Last modified: 2013-04-22 16:14:17 UTC
Sometimes, varnishhtcpd will stop responding to HTCP requests due to unexplained thread corruption issues. In a recent example, the daemon was logging "Can't call method "accept" on an undefined value at /usr/local/bin/varnishhtcpd line 71" on purge requests. varnishhtcpd spawns worker threads, and apparently, sometimes the workers go on strike, and that's what the picket signs say. ;-) A workaround that Asher proposes is to modify the daemon to kill itself when it gets in that state, which should cause upstart to respawn. This problem was discovered in fixing the HTCP issues documented in the comments on bug 41130 (late December 2012 comments).
[Sorry if slightly off-topic] Could we have some sort of monitoring of if things actually get purged. squid/varnish purging suddenly not working seems to have happened quite a few times in the past (all for different reasons), and we have no monitoring of it, (We don't even have any unit tests on the MW side for it as far as I am aware). This is bad since: *Most people don't have squid/varnish set up in their dev environment, so people don't notice on local test wikis. *The symptoms are gradual, and usually pass unnoticed for some time *With exception of images, the people primarily effected are anons, who are less likely to know how to report the issue.

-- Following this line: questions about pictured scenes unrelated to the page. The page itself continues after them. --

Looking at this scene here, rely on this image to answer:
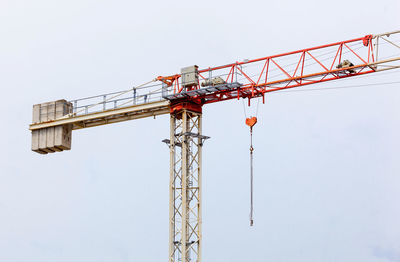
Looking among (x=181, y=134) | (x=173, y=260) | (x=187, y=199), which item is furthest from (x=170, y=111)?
(x=173, y=260)

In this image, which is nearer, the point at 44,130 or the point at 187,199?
the point at 187,199

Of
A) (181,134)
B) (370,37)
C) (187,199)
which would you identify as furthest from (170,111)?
(370,37)

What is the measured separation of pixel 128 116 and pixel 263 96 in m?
10.5

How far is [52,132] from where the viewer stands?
6353 centimetres

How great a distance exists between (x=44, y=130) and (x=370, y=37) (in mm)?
26261

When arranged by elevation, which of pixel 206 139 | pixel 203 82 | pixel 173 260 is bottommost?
pixel 173 260

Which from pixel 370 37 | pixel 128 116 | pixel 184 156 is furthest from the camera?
pixel 128 116

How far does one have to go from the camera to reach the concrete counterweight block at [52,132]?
207ft

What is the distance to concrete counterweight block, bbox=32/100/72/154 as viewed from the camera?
207 ft

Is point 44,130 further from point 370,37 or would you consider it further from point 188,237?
point 370,37

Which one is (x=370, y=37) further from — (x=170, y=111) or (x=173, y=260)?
(x=173, y=260)

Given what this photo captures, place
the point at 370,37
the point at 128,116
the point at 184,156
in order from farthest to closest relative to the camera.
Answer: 1. the point at 128,116
2. the point at 184,156
3. the point at 370,37

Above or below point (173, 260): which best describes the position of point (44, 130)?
above

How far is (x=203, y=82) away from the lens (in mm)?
56500
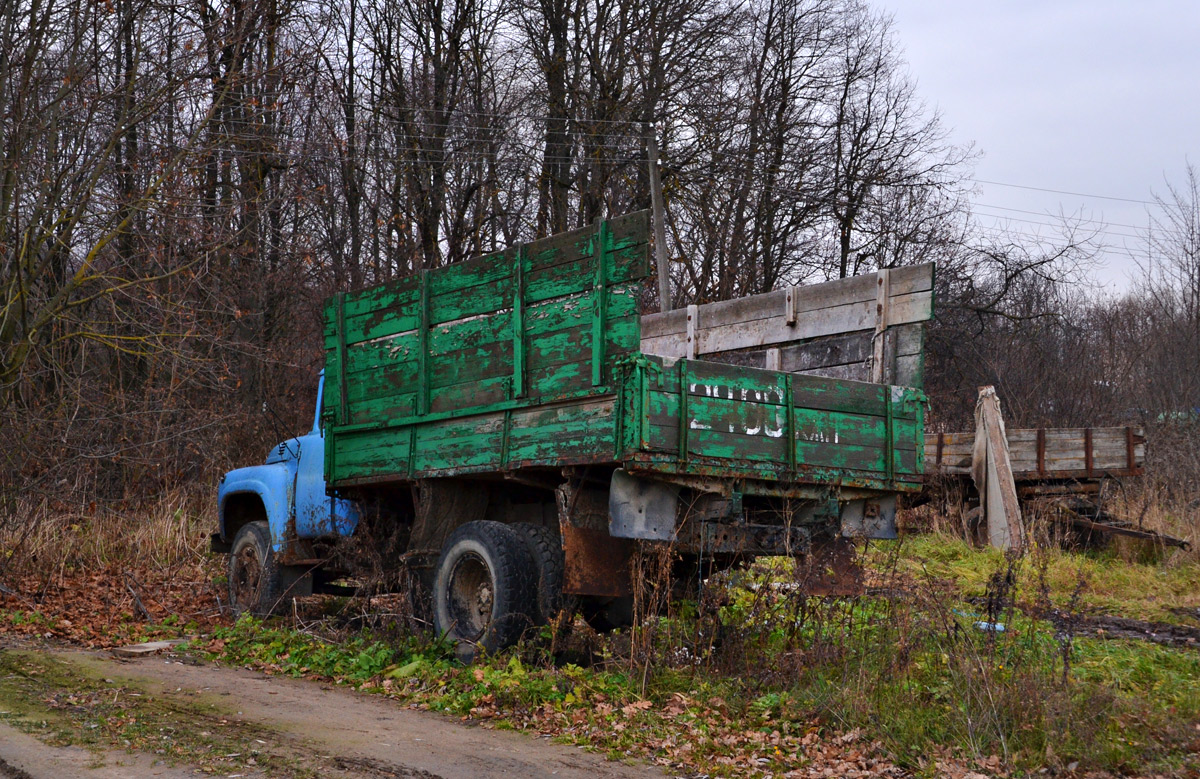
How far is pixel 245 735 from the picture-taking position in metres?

(In reply to comment #1) Moved "we should monitor HTCP purging' to a separate bug - bug 43449
FYI, more info posted on ops@ by Tim Starling ~6 hours ago: varnishhtcpd daemon (listens on port 4827 for HTCP purges, and converts them to HTTP purges on localhost) deadlocked and stopped working on all upload hosts. Details: "Apparently the worker threads deadlock each other in malloc/realloc. Then the queue overflows and the main thread tries to exit. The main thread closes its HTCP listen socket and then joins in with the deadlock. So it never exits and upstart can't respawn it."
https://gerrit.wikimedia.org/r/#/c/45302/
This should be fixed now. But the CPU usage is very high, so there may be some packet loss.